- [ROWS]
════════════════

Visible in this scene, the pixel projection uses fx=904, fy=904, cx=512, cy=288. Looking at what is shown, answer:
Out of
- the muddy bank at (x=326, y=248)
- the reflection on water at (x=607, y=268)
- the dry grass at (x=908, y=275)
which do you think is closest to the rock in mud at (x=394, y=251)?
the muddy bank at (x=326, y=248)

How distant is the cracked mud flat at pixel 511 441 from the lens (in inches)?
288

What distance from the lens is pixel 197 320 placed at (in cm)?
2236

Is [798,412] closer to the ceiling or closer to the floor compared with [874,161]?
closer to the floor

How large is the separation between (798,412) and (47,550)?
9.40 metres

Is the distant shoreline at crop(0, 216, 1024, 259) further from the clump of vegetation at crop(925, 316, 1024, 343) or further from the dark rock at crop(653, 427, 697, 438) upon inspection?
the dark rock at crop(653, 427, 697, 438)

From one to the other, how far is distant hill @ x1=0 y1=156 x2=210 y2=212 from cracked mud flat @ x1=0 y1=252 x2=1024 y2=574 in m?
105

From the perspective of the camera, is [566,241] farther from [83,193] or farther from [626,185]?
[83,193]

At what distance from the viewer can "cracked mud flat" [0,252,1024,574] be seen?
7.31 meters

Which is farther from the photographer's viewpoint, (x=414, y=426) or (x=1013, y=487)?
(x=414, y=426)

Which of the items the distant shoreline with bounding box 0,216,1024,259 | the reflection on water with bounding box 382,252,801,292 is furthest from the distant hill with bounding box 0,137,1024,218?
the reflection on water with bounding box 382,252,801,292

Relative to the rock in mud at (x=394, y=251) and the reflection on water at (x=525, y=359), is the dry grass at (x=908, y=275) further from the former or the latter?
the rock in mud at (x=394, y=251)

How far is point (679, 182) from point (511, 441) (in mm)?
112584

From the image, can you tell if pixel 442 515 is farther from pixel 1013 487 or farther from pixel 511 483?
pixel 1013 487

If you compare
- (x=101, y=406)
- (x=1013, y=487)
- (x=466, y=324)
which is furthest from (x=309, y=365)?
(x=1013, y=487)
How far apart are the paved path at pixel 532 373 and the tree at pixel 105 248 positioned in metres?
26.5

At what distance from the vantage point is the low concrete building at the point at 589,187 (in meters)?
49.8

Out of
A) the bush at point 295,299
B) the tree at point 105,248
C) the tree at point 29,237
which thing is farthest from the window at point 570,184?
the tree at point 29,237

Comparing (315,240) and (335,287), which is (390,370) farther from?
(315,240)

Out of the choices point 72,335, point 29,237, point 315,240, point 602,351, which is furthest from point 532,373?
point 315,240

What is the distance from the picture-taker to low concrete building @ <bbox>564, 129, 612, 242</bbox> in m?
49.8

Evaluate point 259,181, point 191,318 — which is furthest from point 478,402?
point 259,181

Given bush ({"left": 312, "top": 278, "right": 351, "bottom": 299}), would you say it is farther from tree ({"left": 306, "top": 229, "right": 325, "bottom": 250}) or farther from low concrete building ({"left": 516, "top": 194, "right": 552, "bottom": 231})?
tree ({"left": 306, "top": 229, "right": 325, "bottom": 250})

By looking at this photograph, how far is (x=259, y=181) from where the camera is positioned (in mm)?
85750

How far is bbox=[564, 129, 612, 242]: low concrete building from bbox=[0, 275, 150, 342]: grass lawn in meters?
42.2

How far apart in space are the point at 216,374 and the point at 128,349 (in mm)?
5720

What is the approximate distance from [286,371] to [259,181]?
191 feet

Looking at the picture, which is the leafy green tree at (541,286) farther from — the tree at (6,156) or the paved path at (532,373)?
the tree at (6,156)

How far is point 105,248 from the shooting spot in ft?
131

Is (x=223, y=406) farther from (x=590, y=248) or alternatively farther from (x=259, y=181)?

════════════════

- [TASK DETAILS] All of the lines above must be returned exactly.

- [FULL OUTPUT]
Visible in this scene, the pixel projection uses fx=904, fy=904, cx=512, cy=288. Looking at what is shown, answer:
Out of
- the muddy bank at (x=326, y=248)
- the reflection on water at (x=607, y=268)
- the dry grass at (x=908, y=275)
which do you think is closest to the rock in mud at (x=394, y=251)?
the muddy bank at (x=326, y=248)

How distant is the cracked mud flat at pixel 511 441 from the lens (in inches)?
288

What distance from the lens is pixel 197 320 placed at (in cm)?
2236

Is [798,412] closer to the ceiling or closer to the floor compared with [874,161]?
closer to the floor

How large is the separation between (798,412) and (47,550)?
9.40 metres

Is the distant shoreline at crop(0, 216, 1024, 259) further from the clump of vegetation at crop(925, 316, 1024, 343) or further from the dark rock at crop(653, 427, 697, 438) upon inspection?
the dark rock at crop(653, 427, 697, 438)

From one to the other, how far is distant hill @ x1=0 y1=156 x2=210 y2=212 from cracked mud flat @ x1=0 y1=252 x2=1024 y2=574 in m?
105

From the perspective of the camera, is [566,241] farther from [83,193] or farther from [626,185]?
[83,193]

At what distance from the viewer can "cracked mud flat" [0,252,1024,574] be seen?
7.31 meters

Which is farther from the photographer's viewpoint, (x=414, y=426) or (x=1013, y=487)?
(x=414, y=426)

Which of the items the distant shoreline with bounding box 0,216,1024,259 | the reflection on water with bounding box 382,252,801,292 is furthest from the distant hill with bounding box 0,137,1024,218?
the reflection on water with bounding box 382,252,801,292

Relative to the rock in mud at (x=394, y=251) and the reflection on water at (x=525, y=359), is the dry grass at (x=908, y=275) further from the former or the latter?
the rock in mud at (x=394, y=251)

How far is point (679, 182) from point (511, 441) (in mm)?
112584

From the image, can you tell if pixel 442 515 is farther from pixel 1013 487 or farther from pixel 511 483?
pixel 1013 487

If you compare
- (x=101, y=406)
- (x=1013, y=487)
- (x=466, y=324)
which is furthest from (x=309, y=365)?
(x=1013, y=487)
How far apart are the paved path at pixel 532 373 and the tree at pixel 105 248 positioned in metres?
26.5

At what distance from the vantage point is the low concrete building at the point at 589,187 (in meters)?
49.8

Out of
A) the bush at point 295,299
B) the tree at point 105,248
C) the tree at point 29,237
which thing is farthest from the window at point 570,184?
the tree at point 29,237

Comparing (315,240) and (335,287), which is (390,370) farther from?
(315,240)

Out of the choices point 72,335, point 29,237, point 315,240, point 602,351, which is furthest from point 532,373?
point 315,240

What is the distance from the picture-taker to low concrete building @ <bbox>564, 129, 612, 242</bbox> in m?
49.8

Evaluate point 259,181, point 191,318 — which is furthest from point 478,402?
point 259,181

Given bush ({"left": 312, "top": 278, "right": 351, "bottom": 299}), would you say it is farther from tree ({"left": 306, "top": 229, "right": 325, "bottom": 250}) or farther from low concrete building ({"left": 516, "top": 194, "right": 552, "bottom": 231})?
tree ({"left": 306, "top": 229, "right": 325, "bottom": 250})

By looking at this photograph, how far is (x=259, y=181) from where the camera is positioned (in mm)?
85750

How far is bbox=[564, 129, 612, 242]: low concrete building from bbox=[0, 275, 150, 342]: grass lawn in meters?
42.2

How far apart in space are the point at 216,374 and the point at 128,349 (in mm)?
5720

What is the approximate distance from [286,371] to [259,181]?
191 feet

Looking at the picture, which is the leafy green tree at (541,286) farther from — the tree at (6,156) or the paved path at (532,373)?
the tree at (6,156)

How far is point 105,248 from the shooting spot in ft?
131

Is (x=223, y=406) farther from (x=590, y=248) or alternatively farther from (x=259, y=181)?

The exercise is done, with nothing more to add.